Quote the whole listing word for word, please.

>> start

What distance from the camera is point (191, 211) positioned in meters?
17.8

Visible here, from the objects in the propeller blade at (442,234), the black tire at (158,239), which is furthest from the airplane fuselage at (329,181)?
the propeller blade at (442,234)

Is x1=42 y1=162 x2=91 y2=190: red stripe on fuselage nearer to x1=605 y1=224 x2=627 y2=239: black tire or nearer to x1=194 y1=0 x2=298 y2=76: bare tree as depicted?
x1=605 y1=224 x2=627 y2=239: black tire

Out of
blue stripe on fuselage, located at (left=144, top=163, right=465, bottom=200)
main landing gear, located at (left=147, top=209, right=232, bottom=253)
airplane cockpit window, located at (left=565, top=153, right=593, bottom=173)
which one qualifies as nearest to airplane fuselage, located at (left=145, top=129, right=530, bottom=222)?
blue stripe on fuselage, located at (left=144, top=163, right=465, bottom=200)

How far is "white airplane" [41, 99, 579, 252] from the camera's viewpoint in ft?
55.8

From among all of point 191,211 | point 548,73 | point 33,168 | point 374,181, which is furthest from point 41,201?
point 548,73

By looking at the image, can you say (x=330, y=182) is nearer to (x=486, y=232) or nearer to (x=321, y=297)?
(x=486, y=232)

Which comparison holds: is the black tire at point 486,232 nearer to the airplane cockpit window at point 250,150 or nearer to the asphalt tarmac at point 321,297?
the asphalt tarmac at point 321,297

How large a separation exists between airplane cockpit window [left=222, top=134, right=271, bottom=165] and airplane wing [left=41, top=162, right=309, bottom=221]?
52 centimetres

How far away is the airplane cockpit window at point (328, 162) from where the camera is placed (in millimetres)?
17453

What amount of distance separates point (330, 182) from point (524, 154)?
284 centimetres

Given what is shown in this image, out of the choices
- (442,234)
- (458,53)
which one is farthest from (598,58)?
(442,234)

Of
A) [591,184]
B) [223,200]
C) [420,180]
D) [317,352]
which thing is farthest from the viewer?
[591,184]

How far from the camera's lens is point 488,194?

>> end

§ **Reply**:
What distance from the camera is point (191, 211) positioned in meters?
17.8

Visible here, from the objects in the propeller blade at (442,234), the black tire at (158,239), which is furthest from the airplane fuselage at (329,181)?
the propeller blade at (442,234)

Is x1=42 y1=162 x2=91 y2=190: red stripe on fuselage nearer to x1=605 y1=224 x2=627 y2=239: black tire or nearer to x1=194 y1=0 x2=298 y2=76: bare tree as depicted?
x1=605 y1=224 x2=627 y2=239: black tire

Out of
blue stripe on fuselage, located at (left=144, top=163, right=465, bottom=200)
main landing gear, located at (left=147, top=209, right=232, bottom=253)
airplane cockpit window, located at (left=565, top=153, right=593, bottom=173)
which one qualifies as nearest to airplane fuselage, located at (left=145, top=129, right=530, bottom=222)?
blue stripe on fuselage, located at (left=144, top=163, right=465, bottom=200)

How far is "white airplane" [41, 99, 579, 252] from the camera's viewpoint in ft?
55.8

From among all of point 191,211 | point 548,73 | point 33,168 | point 374,181, which is furthest from point 41,201?
point 548,73

By looking at the image, can you say (x=330, y=182) is nearer to (x=486, y=232) or nearer to (x=321, y=297)?
(x=486, y=232)

Which comparison holds: is the black tire at point 486,232 nearer to the airplane cockpit window at point 250,150 or nearer to the asphalt tarmac at point 321,297?
the asphalt tarmac at point 321,297

How large a separation exists between airplane cockpit window [left=222, top=134, right=271, bottom=165] and airplane wing [left=41, top=162, right=309, bottom=221]?
52 centimetres

How far away is the airplane cockpit window at point (328, 162) from where the camera is placed (in millimetres)?
17453

What amount of distance separates point (330, 182) from point (524, 154)?
284 centimetres

Given what is shown in this image, out of the choices
- (442,234)
- (458,53)
which one is farthest from (598,58)?
(442,234)

Of
A) [591,184]
B) [223,200]
C) [420,180]
D) [317,352]
which thing is farthest from the viewer?
[591,184]

How far from the camera's lens is point 488,194?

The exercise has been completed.